Base line – Eight systems handles product information that thirty different analytical functions has been coded against, there are reports, statistical models and AI scripts using the data. 

  1. Now we add a new source system of product data.  
    • Source by Source – All thirty analytical functions have to be rewritten to handle the new source. 
    • Associative Component – One system has to be mapped into the Product Subject Area and Integrated according to the six levels of Integration. Use Cases are untouched. 
  2. We want to create a new analytical function for products 
    • Source by Source – Nine different sources have to be mapped and understood in regards of the requirement of the analytical function. Then nine different sources of data have to be handled in the code, merged and integrated be the developer of the analytical function. The developer also need deep understanding on how each source systems works and all its legacy in its data to come up with a correct result. 

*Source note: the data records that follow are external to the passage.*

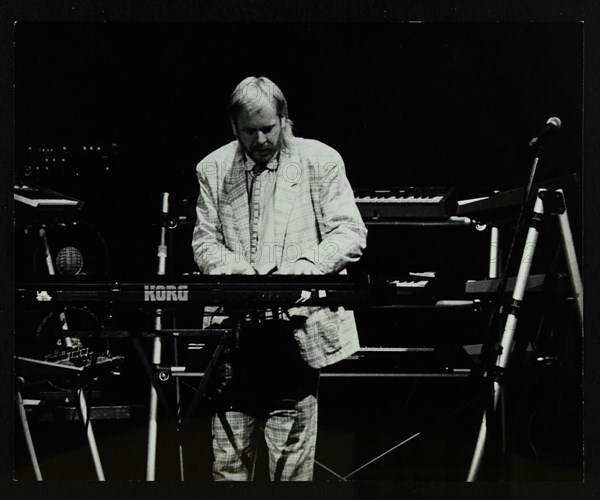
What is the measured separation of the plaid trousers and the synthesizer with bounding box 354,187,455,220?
0.59 metres

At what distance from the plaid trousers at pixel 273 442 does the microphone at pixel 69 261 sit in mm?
620

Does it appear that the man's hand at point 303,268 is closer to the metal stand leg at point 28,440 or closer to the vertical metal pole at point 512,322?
the vertical metal pole at point 512,322

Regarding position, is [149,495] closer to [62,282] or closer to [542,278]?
[62,282]

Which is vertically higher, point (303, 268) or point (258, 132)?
point (258, 132)

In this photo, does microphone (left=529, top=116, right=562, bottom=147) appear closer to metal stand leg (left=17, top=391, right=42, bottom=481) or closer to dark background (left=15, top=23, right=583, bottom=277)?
dark background (left=15, top=23, right=583, bottom=277)

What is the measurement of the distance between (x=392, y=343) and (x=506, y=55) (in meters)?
0.94

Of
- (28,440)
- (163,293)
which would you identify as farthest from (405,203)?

    • Associative Component – The developer accessing the subject area for product and need to translate the requirement to that subject areas data definitions. The developer need to understand the data model of the Product Subject Area but does not need to understand each and every source system. 
  3. An old system gets replaced with a new one 
    • Source by Source – All thirty analytical functions have to be rewritten to handle the new source. 
    • Associative Component – One system has to be mapped into the Product Subject Area and Integrated according to the six levels of Integration. Use Cases are untouched. 

These simple examples show the fundamental strength of the Associative Component when it comes to handle changes between the many to many relationships between the User and the source of data and simplify the usage of data. This way the Analytical System can grow and change both on the Source side as well as the User side and the Associative Component will help mitigate the effect of the change and in the long run create a more efficient development cycle. If you want to build an Analytical System that is be scalable, maintainable and have a long-life span, you need an Associative Component in your Analytical System architecture.